Pochi passi e subito la mia attenzione è colpita da un intarsio di mattonelle blu che introduce ad una discesa ripidissima (attenzione, perché mattoni e ciottoli, dopo un acquazzone o con l’umidità dovuta al vento di mare sono scivolosissimi e il rischio di atterrare bruscamente col fondoschiena è molto più che reale!).

Alzo lo sguardo e vedo il porto: apparentemente è vicino, in realtà separato da un numero indefinito di mattoni rossi incastrati fra loro.

 

C’era una volta l’Hotel Righi

Mi volto dal lato opposto e noto una cupola a dir poco originale: è quella dell’ex “Hotel Ristorante Righi”, prestigioso albergo di fine ‘800. Doveva essere un posto presumibilmente molto à la page, frequentato da gente chic. Oggi è un’esclusiva dimora privata.

Inizia la discesa: porticine di legno scolorito o di metallo arrugginito fanno da argine a mondi disabitati.

Seconda parte della discesa

Arrivo in Via Marco Preve, la supero e la discesa prosegue ancora più ripida, sinuosa, suggestiva fino ad arrivare alla stazione di San Nicola e all’omonima chiesa.

Torno verso levante su Corso Firenze per cercare la parte inferiore di Salita San Simone. La parte alta di Salita San Nicolò la rimando ad un altro volo…

La creuza dark

Poche decine di metri e, sulla destra, incrocio la crêuza che cerco.

E’ la più “dark” tra quelle che conosco: uno scivolo di mattoni proteso verso un edificio spettrale con tanto di torre merlata e finestra con grate.

La mattonata s’innesta in Salita San Nicolò e prosegue tra ruderi, inferriate, arcate che non conducono da nessuna parte, fino all’Albergo dei Poveri: quello che era il “santuario dei misci” (=senza un soldo, in questo caso anche senza fissa dimora) più grande del mondo.

Poco prima, sulla destra, un’edicola che raffigura l’apparizione delle Madonna della Guardia e sulla sinistra una sorta di castelletto merlato.
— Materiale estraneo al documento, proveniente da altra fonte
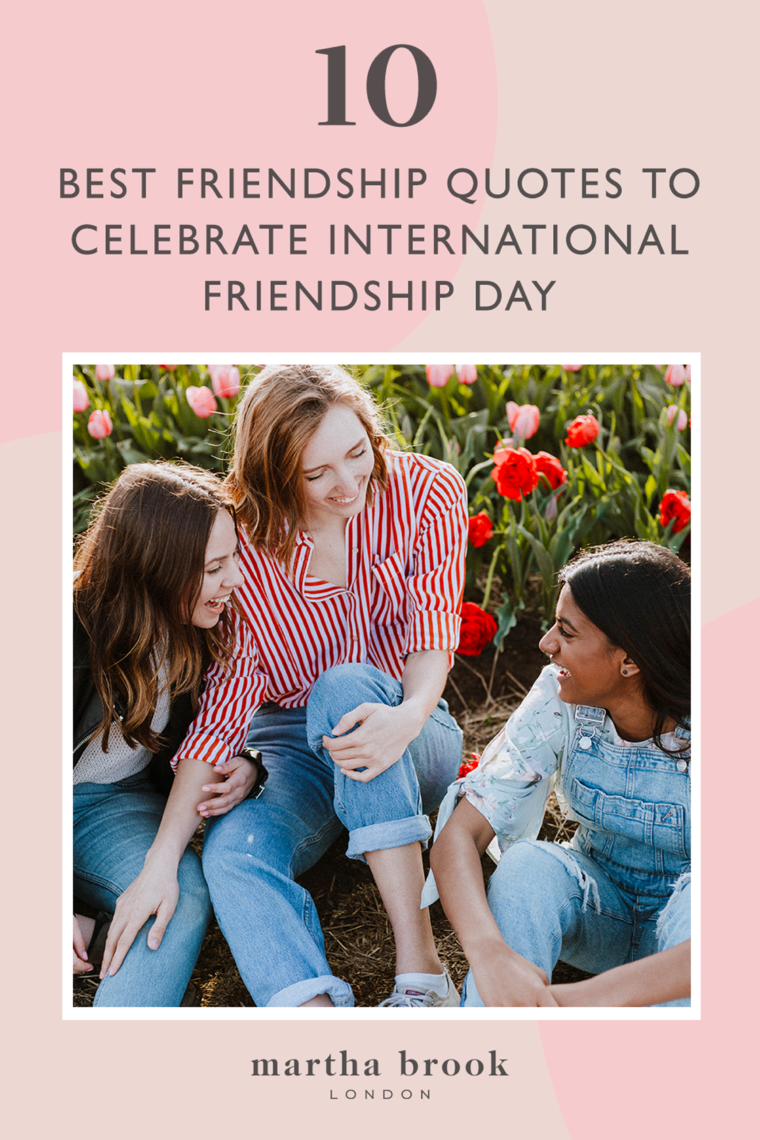 Best Friendship Quotes to Celebrate International Friendship Day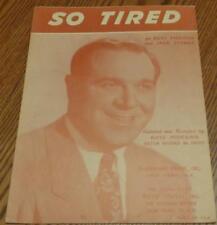 Vintage Sheet Music - So Tired - 1943 Edition - VGC - Russ Morgan, Jack Stuart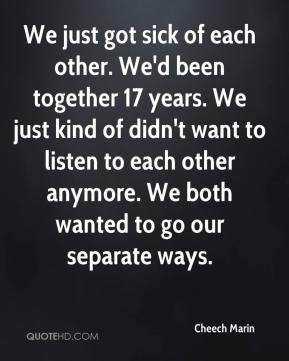 We just got sick of each other. We'd been together 17 years. We just kind of didn't want to listen to each other anymore. We both wanted to go our separate ways.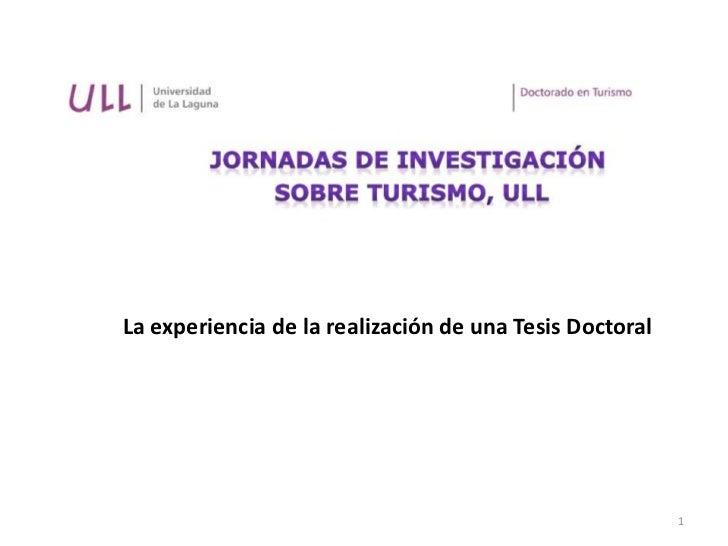 La experiencia de la realización de una Tesis Doctoral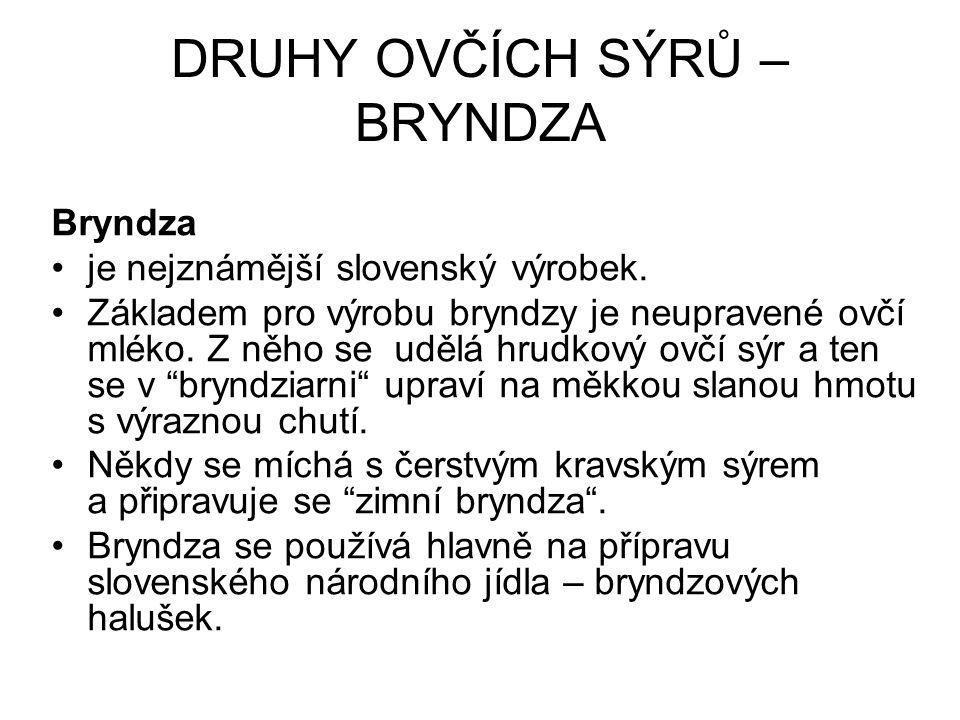 DRUHY OVČÍCH SÝRŮ – BRYNDZA Bryndza je nejznámější slovenský výrobek.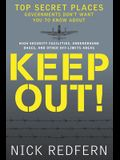 Keep Out!: Top Secret Places Governments Don't Want You to Know about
Prendendo sulla sinistra Via Carlo Pastorino e, successivamente, scendendo in Corso Carbonara sul marciapiede di sinistra, si raggiunge il cancello di una villa e ci appare il varco di Salita San Bartolomeo del Carmine.

Il quartiere del Carmine

Erano anni che non passavo più di qui.

La percorrevo quando, dopo aver trovato parcheggio “free” (allora le zone blu erano relativamente poche), ritornavo verso il centro cittadino.

Piazzetta e Chiesa

Sul filo dei ricordi non l’ho percorsa per intero, ma mi sono fatto rapire dal varco che si apre sulla sinistra e che introduce ad un gioiello poco conosciuto da “locals” e “foresti”: piazzetta dell’Olivella e Chiesa di San Bartolomeo.

Piazzetta della Giuggiola

Sempre più curioso e affascinato ho proseguito verso Vico della Giuggiola, percorrendolo tutto per arrivare alla piazzetta omonima: altra meraviglia del Carmine!

Non si può non rimanere a bocca aperta davanti al trionfo di arcate, scalette, anfratti misteriosi e pavimentazione di un tempo che fu.

Poi sono sceso verso la città passando in Vico del Cioccolatte, sino a lambire Vico della Fragola e Vico dello Zucchero: la parte dolce del quartiere.

Fuori dal Carmine, incanto e dolcezza svaniscono istantaneamente: il frastuono del traffico è la colonna sonora che mi spinge a riprendere la funicolare per fuggire verso un’altra discesa.